Sounds are tied to memories and memories are tied to sounds, but the music’s personality doesn’t always fit in with the season of its birth.
Perhaps the air-conditioned loop brought relief from the swelter; perhaps it brought back a desire for cooler weather. Whatever the case, the handful of notes gently lull and comfort the listener, falling like rain on a warm, pink-streaked evening. It isn’t long before the notes begin to melt into one another – again, another side effect of the heat – and the sound gloops together, bringing back memories of William Basinski’s The Garden of Brokenness, minus a gradual decay. Although one could argue that the melting of the music is a form of decay, it feels more an alteration, an evolution, albeit a sudden one; a melting due to a natural process, even though decay is natural, too.

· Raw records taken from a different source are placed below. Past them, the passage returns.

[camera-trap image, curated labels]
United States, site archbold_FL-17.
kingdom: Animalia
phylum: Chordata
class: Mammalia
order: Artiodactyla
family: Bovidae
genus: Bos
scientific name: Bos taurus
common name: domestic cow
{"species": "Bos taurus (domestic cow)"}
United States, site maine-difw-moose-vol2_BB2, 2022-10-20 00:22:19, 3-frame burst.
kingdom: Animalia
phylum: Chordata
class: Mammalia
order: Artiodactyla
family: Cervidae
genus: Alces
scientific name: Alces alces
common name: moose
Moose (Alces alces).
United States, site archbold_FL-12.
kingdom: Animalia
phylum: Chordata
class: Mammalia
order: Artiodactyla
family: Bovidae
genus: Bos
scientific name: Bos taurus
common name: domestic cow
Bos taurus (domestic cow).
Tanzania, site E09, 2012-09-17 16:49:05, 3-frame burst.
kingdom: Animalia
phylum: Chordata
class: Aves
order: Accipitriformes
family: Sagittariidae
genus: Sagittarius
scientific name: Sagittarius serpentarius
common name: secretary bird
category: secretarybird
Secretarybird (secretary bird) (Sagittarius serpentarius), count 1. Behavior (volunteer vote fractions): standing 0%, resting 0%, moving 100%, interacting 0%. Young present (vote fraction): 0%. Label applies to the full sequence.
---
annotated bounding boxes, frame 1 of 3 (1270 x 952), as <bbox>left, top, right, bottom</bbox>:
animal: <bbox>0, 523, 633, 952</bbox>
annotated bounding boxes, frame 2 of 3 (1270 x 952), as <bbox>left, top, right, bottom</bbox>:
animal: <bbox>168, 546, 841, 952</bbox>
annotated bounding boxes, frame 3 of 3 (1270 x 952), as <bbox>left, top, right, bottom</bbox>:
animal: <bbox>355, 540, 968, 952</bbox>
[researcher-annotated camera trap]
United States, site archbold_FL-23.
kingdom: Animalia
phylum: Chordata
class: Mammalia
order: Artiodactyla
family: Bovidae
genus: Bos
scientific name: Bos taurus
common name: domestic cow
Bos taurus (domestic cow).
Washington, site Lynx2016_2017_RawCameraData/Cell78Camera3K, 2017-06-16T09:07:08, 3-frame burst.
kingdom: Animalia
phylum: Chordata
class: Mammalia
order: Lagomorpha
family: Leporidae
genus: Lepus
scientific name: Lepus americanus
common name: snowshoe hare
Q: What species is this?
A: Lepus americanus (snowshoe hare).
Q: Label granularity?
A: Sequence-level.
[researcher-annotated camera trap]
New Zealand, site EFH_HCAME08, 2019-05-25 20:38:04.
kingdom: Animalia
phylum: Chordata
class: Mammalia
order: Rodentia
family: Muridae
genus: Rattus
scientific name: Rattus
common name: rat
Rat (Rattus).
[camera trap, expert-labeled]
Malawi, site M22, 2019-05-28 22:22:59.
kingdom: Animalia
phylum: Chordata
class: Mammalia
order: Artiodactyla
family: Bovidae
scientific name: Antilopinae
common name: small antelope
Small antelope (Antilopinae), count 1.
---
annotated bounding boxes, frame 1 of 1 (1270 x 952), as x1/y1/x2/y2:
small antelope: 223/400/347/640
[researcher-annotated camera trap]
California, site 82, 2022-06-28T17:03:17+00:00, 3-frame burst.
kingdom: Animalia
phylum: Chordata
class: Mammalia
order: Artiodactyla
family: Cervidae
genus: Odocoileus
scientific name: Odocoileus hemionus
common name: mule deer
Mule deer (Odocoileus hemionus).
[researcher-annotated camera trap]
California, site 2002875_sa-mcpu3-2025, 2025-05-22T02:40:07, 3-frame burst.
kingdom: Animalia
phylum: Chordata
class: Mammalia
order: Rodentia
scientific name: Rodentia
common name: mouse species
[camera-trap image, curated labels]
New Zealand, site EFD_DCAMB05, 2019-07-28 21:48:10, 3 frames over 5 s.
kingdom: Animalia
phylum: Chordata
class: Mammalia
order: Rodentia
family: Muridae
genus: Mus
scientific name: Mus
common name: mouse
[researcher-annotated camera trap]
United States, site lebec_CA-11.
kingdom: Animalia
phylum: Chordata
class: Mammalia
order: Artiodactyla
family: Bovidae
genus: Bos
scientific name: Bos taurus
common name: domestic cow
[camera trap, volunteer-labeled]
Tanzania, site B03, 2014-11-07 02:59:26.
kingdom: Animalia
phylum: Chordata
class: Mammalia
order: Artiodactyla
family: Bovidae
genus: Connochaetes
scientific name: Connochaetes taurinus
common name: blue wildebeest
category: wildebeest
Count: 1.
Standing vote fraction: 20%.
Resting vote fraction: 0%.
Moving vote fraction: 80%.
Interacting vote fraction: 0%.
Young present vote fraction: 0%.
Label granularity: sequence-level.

Here, the sound remains in good shape. It never wants that special day to end, and it prolongs it as much as possible, wanting to stay here, trying to pause an afternoon even while understanding the impossibility of it.
It must go.
And we must move on.
The loop loses its definition, swaying out-of-focus, and the single notes turn into sustained drones. The second piece is warmer, looking back on good times and the promise of an endless summer, stretching ahead for months and months, glorious in health and vitality and life. But the truth is that it did come to an end, as everything does, and that tugs at the record’s heart, knowing even in the final days, when a golden September day ushers in a chilly breath of air, that it’s already failing and fading away, until only a memory is left, imprinted on the heart and imprinted on the music.
As the music swells and passes by, memories come flashing back, exploring the summer with a nostalgic tint, forming something timeless, such as Future Loop Foundation’s Memories From a Fading Room, which offered an evocative glimpse of childhood, family, and life spent growing up in England. Like that record, nostalgia stains this release, but it’s done in such a way as to be precious and not nauseating, something to be grasped onto. That’s something worth keeping, and with this release, Hakobune manages to capture the magic of the moment.